Many are those who say the Adirondacks are unique. That may be an overused word, but in numerous ways the region is distinctive, and in some cases even certifiably unique. Let’s consider some of those ways.

The Adirondacks are big. Not vertically, which is what most people think of when they hear the word “big” associated with mountains, but horizontally. Consider the Adirondack Park, for all intents and purposes the most useful packaging of the region.

The park is defined by its famous Blue Line, so-called because somebody drew the original line in blue pencil on a map about 125 years ago. (It has been reconfigured, usually to enlarge the park, several times since.) Inside that line are 6.1 million acres, give or take.

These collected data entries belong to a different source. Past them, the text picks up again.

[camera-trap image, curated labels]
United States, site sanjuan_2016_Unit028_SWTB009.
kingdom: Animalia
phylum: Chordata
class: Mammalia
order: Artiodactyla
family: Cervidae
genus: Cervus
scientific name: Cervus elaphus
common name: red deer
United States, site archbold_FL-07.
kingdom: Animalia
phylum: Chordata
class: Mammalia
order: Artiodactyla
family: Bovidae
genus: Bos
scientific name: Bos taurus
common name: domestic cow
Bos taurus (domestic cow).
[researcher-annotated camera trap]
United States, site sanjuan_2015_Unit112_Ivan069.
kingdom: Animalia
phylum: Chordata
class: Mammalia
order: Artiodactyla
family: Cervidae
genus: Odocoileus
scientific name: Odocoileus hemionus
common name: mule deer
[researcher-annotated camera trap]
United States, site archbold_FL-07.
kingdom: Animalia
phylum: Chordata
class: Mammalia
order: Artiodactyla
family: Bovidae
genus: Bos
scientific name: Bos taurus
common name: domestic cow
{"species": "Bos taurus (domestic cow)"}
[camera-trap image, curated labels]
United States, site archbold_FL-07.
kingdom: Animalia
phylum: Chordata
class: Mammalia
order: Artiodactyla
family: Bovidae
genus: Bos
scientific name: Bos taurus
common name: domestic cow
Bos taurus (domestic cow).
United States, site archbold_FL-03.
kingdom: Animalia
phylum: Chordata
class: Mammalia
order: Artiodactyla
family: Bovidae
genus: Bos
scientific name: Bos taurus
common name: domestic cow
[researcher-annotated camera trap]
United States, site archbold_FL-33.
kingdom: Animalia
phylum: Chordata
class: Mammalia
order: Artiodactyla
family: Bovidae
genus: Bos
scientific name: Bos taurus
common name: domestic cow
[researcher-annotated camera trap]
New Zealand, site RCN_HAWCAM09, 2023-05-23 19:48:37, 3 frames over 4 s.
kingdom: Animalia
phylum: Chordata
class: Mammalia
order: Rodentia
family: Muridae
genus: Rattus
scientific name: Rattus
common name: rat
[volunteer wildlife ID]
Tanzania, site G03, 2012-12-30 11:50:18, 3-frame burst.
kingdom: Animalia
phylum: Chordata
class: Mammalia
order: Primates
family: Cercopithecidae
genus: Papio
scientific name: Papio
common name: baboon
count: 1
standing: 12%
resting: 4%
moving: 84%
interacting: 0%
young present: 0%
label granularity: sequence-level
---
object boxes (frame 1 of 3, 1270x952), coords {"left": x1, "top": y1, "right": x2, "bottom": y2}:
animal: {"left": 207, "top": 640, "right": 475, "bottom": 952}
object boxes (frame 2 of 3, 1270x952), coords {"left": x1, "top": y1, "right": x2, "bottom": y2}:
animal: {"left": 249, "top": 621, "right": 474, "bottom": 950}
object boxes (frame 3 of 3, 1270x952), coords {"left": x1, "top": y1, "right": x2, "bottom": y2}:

Simply put, the park is the largest of its kind—state, national, whatever—in the Lower 48. You could put Rhode Island in it and have enough room left over for Delaware and Connecticut. Toss those three aside and you could fit Maryland in. Or New Jersey, although local self-styled comedians always ask, “Why would you want to?” You could even squeeze Vermont in if you lopped a few acres off of the Green Mountain State. Yellowstone, Glacier, and Yosemite National Parks would go in nicely as a package.

The Adirondacks are old. This is open to ongoing scrutiny by the scientific community, but most geologists consider Adirondack bedrock to be among the oldest exposed rock in the world, at somewhere beyond one billion years.